In everyday practice urologists often use the following conventional grading of AEO: mild, moderate, or grave severity of disease. Usually, the doctor has his own experience and vision of each stage of the disease and makes a subjective decision on the amount of therapy required. The indications to and timing of AEO surgical treatment are very important, but they are yet to be clearly defined – in which cases surgery should be performed immediately and when it is time to wait and treat AEO conservatively. Even now, some professionals advocate the active surgery approach in the treatment of AEO, and for others the conservative approach is predominantly preferential [4044].
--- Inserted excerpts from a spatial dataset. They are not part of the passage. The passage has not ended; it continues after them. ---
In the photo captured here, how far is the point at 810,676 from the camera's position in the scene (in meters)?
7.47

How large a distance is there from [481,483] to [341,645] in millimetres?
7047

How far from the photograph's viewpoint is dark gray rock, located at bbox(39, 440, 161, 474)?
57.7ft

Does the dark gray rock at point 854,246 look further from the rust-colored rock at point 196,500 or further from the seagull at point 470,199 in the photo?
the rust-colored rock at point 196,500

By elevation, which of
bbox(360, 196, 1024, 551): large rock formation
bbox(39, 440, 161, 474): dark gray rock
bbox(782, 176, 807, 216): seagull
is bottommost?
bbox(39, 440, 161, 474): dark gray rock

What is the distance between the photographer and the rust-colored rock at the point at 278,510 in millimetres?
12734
However, in patients with severe pathology accompanied by large abscess formation and swelling, the conservative treatment is not adequate in all cases because it leads to disease progression and may cause purulent destruction requiring orchiectomy. On the other hand, the wide use of surgery is not advisable in mild and moderate cases of AEO because medical therapy has a higher efficacy in such patients.
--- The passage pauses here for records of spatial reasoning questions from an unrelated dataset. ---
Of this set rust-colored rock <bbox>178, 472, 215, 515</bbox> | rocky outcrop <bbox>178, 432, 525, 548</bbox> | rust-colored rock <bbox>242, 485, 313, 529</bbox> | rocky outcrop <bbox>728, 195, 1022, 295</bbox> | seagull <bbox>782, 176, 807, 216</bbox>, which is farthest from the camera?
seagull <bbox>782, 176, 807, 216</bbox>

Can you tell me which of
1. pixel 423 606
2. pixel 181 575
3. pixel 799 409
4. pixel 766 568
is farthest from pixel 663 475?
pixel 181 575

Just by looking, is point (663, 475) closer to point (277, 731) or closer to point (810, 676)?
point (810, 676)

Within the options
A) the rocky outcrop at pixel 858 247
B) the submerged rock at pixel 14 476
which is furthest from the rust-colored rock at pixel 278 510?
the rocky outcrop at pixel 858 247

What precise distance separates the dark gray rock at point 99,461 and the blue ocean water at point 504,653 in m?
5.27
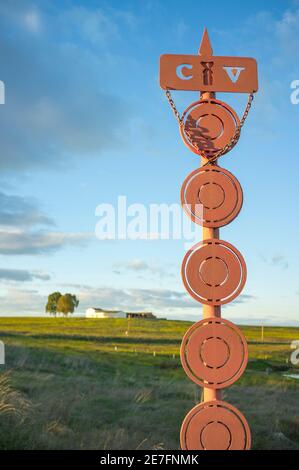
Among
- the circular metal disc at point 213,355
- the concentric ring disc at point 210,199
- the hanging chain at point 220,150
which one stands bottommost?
the circular metal disc at point 213,355

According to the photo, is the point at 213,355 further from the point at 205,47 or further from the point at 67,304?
the point at 67,304

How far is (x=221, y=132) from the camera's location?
604cm

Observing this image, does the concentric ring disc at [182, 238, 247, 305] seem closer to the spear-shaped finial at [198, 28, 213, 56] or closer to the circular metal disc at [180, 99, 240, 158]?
the circular metal disc at [180, 99, 240, 158]

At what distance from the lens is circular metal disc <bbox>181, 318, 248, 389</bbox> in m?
5.57

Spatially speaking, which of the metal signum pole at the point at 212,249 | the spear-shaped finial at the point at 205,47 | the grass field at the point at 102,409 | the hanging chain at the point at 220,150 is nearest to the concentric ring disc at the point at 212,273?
the metal signum pole at the point at 212,249

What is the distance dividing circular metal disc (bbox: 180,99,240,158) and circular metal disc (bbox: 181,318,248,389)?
216cm

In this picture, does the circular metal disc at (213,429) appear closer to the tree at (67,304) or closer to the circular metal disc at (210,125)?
the circular metal disc at (210,125)

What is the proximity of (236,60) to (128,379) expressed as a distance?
12.6m


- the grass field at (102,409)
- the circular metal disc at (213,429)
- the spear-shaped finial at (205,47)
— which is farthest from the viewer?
Result: the grass field at (102,409)

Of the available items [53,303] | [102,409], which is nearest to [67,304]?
[53,303]

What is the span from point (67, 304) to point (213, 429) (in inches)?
3422

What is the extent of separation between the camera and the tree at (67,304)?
297 feet

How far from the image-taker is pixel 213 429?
5.51m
Our research of the literature did not reveal any guidelines for the staging of AEO depending on examination results that would let physicians determine the most appropriate treatment immediately after diagnosis. So, based on our own experience, we have presented a classification of AEO with staging and treatment options according to each stage of the disease. We hope that our classification will be helpful for urologists in choosing the best approach in the management of AEO.

CONCLUSIONS

In all AEO cases, initial body temperature is above normal and does not determine the treatment strategy. However, a decrease in body temperature in the first three days after commencing antibacterial treatment is a favorable prognostic sign.

Scrotal ultrasound investigation is an effective method of AEO diagnosis and staging.

Our classification facilitates systematic treatment approaches in patients with AEO.

AEO stages I-IIIA should be treated conservatively at fist. Surgery should be performed only in cases of conservative treatment failure during at least 2-3 days.

Stage IIIB is an indication to surgery.